§ Task description
Return each line unchanged, from the first line of the items through the line that contains "VIBAe Roma leather", including that line.
== Segment start ==
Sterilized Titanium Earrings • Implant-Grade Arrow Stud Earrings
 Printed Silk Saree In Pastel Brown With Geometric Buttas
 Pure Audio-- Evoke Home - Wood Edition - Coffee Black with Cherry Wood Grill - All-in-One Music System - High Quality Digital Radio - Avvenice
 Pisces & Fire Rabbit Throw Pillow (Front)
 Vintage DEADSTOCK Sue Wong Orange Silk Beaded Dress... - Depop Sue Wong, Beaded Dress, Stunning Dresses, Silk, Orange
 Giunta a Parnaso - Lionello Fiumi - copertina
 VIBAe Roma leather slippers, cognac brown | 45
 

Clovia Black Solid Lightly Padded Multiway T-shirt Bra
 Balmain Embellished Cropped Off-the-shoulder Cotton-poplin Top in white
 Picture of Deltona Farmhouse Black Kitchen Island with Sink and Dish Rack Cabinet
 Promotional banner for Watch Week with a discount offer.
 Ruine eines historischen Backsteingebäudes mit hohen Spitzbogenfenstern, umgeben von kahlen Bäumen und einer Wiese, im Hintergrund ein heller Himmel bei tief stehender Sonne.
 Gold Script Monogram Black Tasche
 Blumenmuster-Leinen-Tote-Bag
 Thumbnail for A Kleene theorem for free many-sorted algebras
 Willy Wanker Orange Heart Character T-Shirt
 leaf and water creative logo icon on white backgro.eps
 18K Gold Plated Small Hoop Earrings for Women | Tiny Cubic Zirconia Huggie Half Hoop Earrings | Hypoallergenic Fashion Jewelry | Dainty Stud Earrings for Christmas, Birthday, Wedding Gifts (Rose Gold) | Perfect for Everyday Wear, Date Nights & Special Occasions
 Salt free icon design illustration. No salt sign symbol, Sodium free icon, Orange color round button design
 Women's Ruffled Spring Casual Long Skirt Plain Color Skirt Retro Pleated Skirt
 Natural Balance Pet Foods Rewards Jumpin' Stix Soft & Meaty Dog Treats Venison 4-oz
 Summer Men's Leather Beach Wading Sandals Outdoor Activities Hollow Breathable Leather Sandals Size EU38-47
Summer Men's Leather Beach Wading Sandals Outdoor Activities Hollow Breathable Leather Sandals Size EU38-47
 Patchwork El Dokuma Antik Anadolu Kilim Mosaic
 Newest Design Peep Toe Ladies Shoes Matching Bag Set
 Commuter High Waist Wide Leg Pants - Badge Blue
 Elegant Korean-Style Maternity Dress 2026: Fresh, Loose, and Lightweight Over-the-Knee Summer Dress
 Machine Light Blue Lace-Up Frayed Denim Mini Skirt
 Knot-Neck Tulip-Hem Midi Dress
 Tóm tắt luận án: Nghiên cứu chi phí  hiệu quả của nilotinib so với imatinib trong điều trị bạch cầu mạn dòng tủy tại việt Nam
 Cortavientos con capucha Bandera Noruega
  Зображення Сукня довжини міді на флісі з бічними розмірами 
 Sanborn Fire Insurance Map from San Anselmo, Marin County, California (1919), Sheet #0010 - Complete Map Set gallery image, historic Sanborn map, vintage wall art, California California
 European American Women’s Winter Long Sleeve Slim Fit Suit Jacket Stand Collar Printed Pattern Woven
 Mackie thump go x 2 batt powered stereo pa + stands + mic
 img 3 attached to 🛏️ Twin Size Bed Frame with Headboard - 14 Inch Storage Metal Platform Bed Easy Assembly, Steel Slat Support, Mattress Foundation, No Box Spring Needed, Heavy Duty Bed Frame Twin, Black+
== Segment end ==
§ Final answer
Sterilized Titanium Earrings • Implant-Grade Arrow Stud Earrings
 Printed Silk Saree In Pastel Brown With Geometric Buttas
 Pure Audio-- Evoke Home - Wood Edition - Coffee Black with Cherry Wood Grill - All-in-One Music System - High Quality Digital Radio - Avvenice
 Pisces & Fire Rabbit Throw Pillow (Front)
 Vintage DEADSTOCK Sue Wong Orange Silk Beaded Dress... - Depop Sue Wong, Beaded Dress, Stunning Dresses, Silk, Orange
 Giunta a Parnaso - Lionello Fiumi - copertina
 VIBAe Roma leather slippers, cognac brown | 45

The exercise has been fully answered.